Andrew Fish, Aon Securities |
Bankers agree that trends in developed markets could lead to greater concerns over time relating to diseases, especially if vaccination rates in some areas continue to fall perilously close to minimum thresholds for effectiveness – or even below – for conditions such as measles. But they argue that this has had no effect on pricing so far in the life market. "This isn't seen as something that is affecting your 50-something life insurance policyholder – it may be a factor in the future," says one. There is also the possibility of other companies borrowing the same structure as the World Bank deal to secure pandemic coverage for themselves through the capital markets.
"Because pay-out from a parametric trigger is quick, efficient and easy to determine, parametric products [such as the IBRD notes] are appropriate for disaster-relief purposes," says Fish at Aon. "As such, this transaction may set a precedent for other public-sector companies to use similar products in lieu of traditional disaster insurance policies.”
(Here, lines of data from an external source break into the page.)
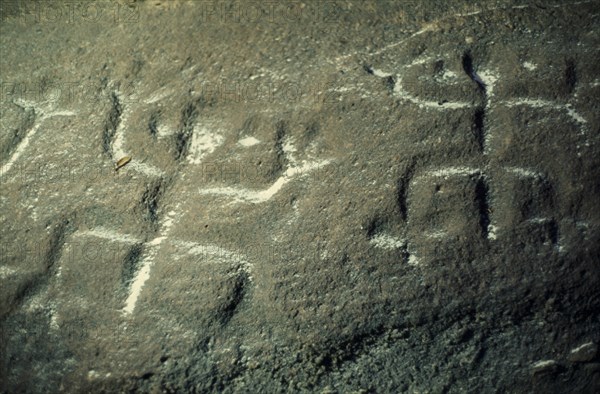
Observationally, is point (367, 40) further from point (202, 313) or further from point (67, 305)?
point (67, 305)

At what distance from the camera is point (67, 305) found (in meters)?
1.63

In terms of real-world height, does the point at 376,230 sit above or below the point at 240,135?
below

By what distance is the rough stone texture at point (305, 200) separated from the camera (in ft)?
4.95

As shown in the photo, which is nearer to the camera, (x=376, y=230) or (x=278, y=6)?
(x=376, y=230)

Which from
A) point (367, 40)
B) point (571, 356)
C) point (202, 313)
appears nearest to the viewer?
point (571, 356)

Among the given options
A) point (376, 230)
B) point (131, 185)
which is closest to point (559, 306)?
point (376, 230)

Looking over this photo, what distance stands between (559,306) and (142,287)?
0.98m

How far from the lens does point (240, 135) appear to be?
1.90m

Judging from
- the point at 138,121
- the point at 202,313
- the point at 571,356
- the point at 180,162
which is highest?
the point at 138,121

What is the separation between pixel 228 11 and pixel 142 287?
3.44 ft

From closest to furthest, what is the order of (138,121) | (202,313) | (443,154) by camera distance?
(202,313) < (443,154) < (138,121)

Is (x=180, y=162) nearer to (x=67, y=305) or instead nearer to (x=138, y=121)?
(x=138, y=121)

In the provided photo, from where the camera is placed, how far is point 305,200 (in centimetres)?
175

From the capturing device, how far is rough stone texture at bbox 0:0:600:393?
151 centimetres
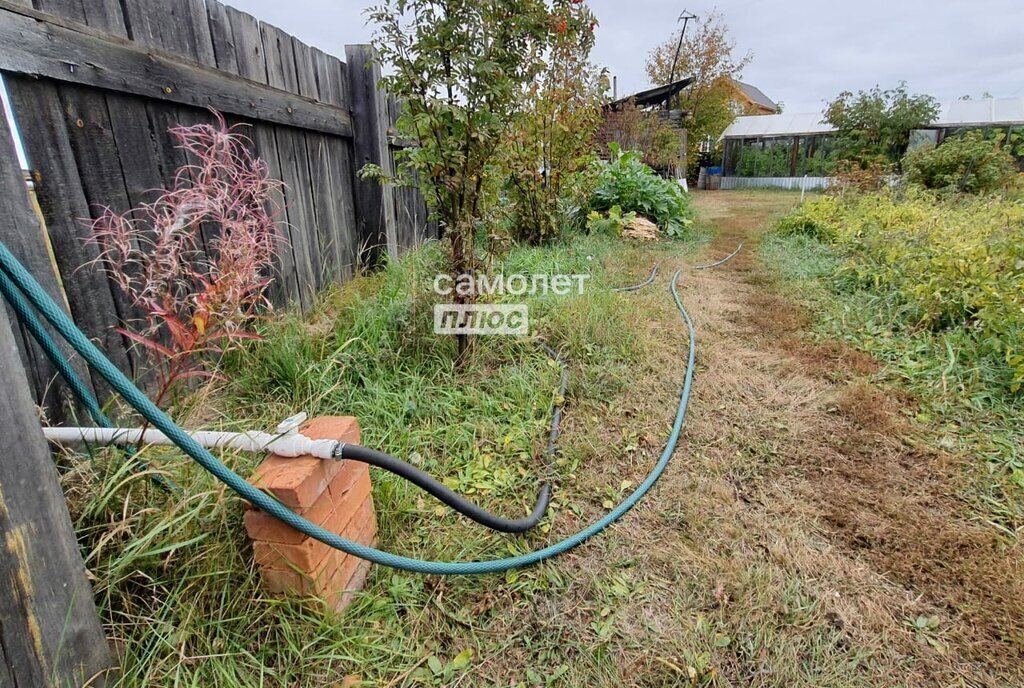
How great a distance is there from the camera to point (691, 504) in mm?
1688

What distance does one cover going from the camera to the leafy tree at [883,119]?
14125mm

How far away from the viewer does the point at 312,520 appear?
1119 millimetres

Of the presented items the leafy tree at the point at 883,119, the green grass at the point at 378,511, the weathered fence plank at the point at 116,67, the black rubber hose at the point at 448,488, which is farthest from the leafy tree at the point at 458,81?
the leafy tree at the point at 883,119

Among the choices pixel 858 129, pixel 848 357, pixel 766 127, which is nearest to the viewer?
pixel 848 357

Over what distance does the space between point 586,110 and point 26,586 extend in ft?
17.7

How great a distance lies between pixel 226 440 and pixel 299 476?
0.25m

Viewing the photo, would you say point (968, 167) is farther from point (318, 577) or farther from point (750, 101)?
point (750, 101)

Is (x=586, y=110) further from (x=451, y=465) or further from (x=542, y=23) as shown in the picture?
(x=451, y=465)

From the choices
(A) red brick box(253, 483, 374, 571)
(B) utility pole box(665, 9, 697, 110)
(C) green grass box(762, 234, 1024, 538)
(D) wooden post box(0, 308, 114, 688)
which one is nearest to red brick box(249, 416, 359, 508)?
(A) red brick box(253, 483, 374, 571)

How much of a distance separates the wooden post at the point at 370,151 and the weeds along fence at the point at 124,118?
27 cm

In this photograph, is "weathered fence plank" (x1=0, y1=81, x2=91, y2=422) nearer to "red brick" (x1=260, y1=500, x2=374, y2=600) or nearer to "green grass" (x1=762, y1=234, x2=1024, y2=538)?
"red brick" (x1=260, y1=500, x2=374, y2=600)

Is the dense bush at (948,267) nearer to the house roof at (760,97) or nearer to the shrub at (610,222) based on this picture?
the shrub at (610,222)

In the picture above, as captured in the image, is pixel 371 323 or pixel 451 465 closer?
pixel 451 465

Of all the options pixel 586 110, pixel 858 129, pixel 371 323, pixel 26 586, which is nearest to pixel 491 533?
pixel 26 586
Issuers could also tailor mortality statistics to match their underlying risks precisely, rather than relying on public data such as from CDC. Imagination seems to be the only limit to what kind of risk might be offset over time. One structurer speculates that cyber-risk bonds could be on the agenda before too long – recent high-profile virus attacks have obvious similarities with pandemics.
Whatever the chances of that, it seems certain that risk modellers such as AIR Worldwide have a busy future. Their market is only set to get bigger.